» **Directions**
Retype each entry exactly as written, and keep the pictures out of the copy.
Records for the task below:
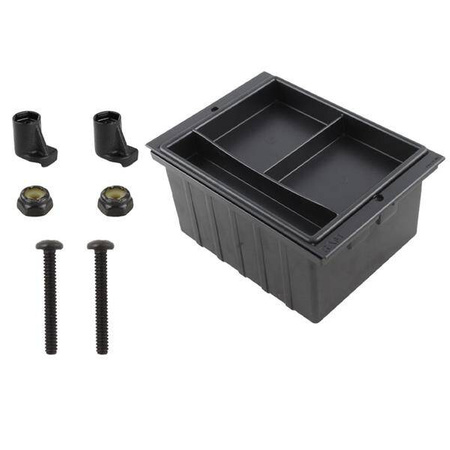 Kieszeń na akcesoria wypełniające RAM® Tough-Box™ 6".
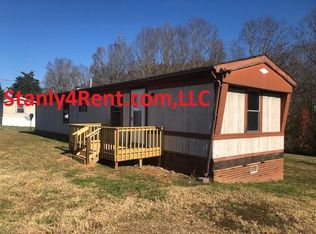 28615 Kendalls Church Rd, Richfield, NC 28137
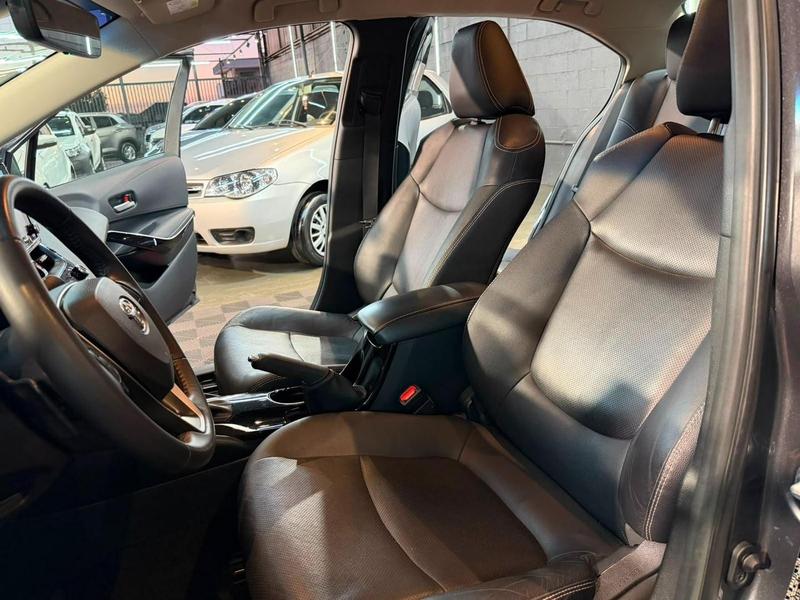 Toyota Corolla XEi 2.0 Flex 16V Aut. - foto 17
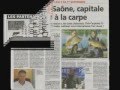 ( Video 3/3 ) 18eme Enduro du CC71 à Chalon sur saône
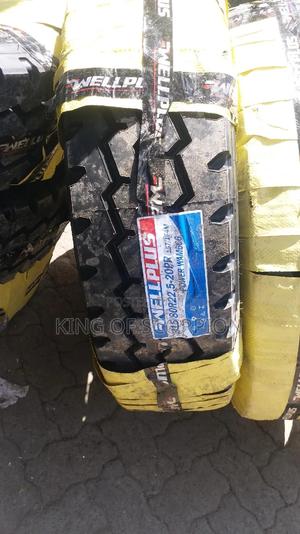 315/80R22.5 Wellplus - thumbnail 2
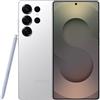 Samsung Galaxy S25 Ultra 5G S938 Dual SIM 12GB RAM 256GB - Titanium White Silver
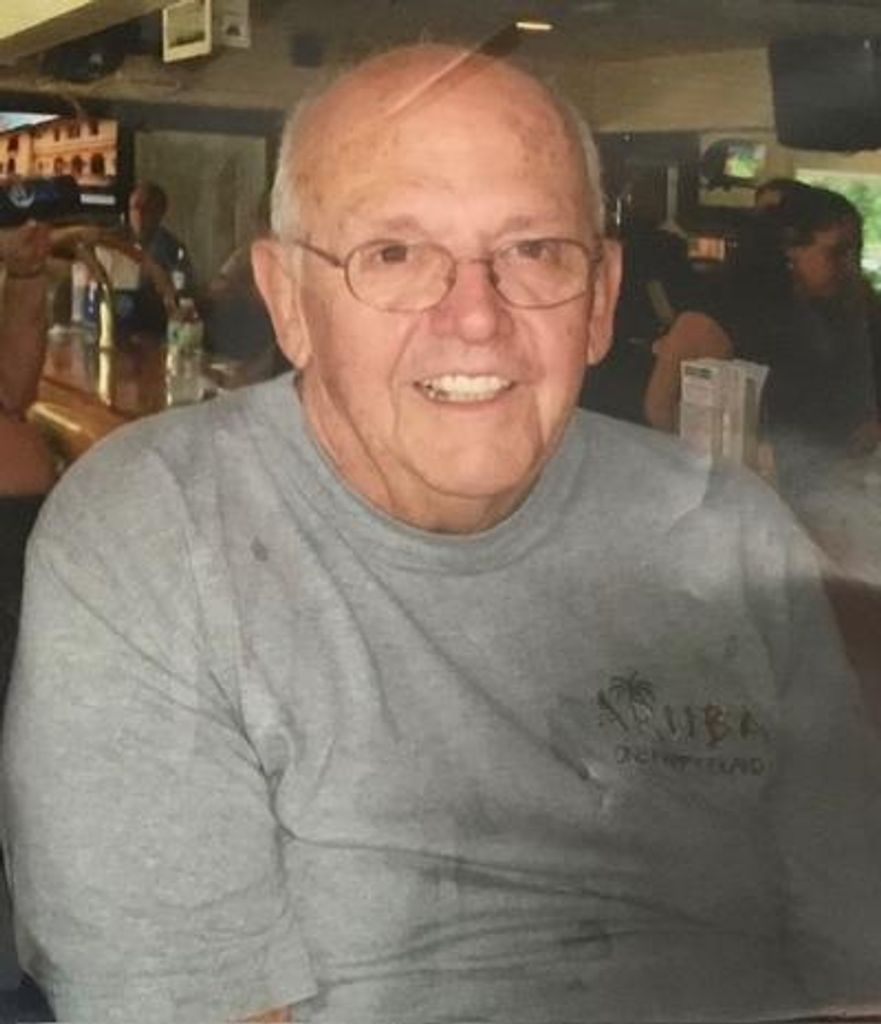 Kenneth S. Etter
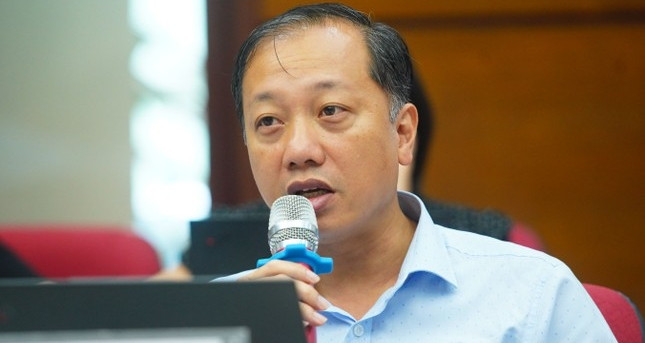 Cục Trồng trọt và Bảo vệ thực vật xin lỗi vì không trả lời kiến nghị của DN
End of Records for the task.
» **Expected answer**
 Kieszeń na akcesoria wypełniające RAM® Tough-Box™ 6".
 28615 Kendalls Church Rd, Richfield, NC 28137
 Toyota Corolla XEi 2.0 Flex 16V Aut. - foto 17
 ( Video 3/3 ) 18eme Enduro du CC71 à Chalon sur saône
 315/80R22.5 Wellplus - thumbnail 2
 Samsung Galaxy S25 Ultra 5G S938 Dual SIM 12GB RAM 256GB - Titanium White Silver
 Kenneth S. Etter
 Cục Trồng trọt và Bảo vệ thực vật xin lỗi vì không trả lời kiến nghị của DN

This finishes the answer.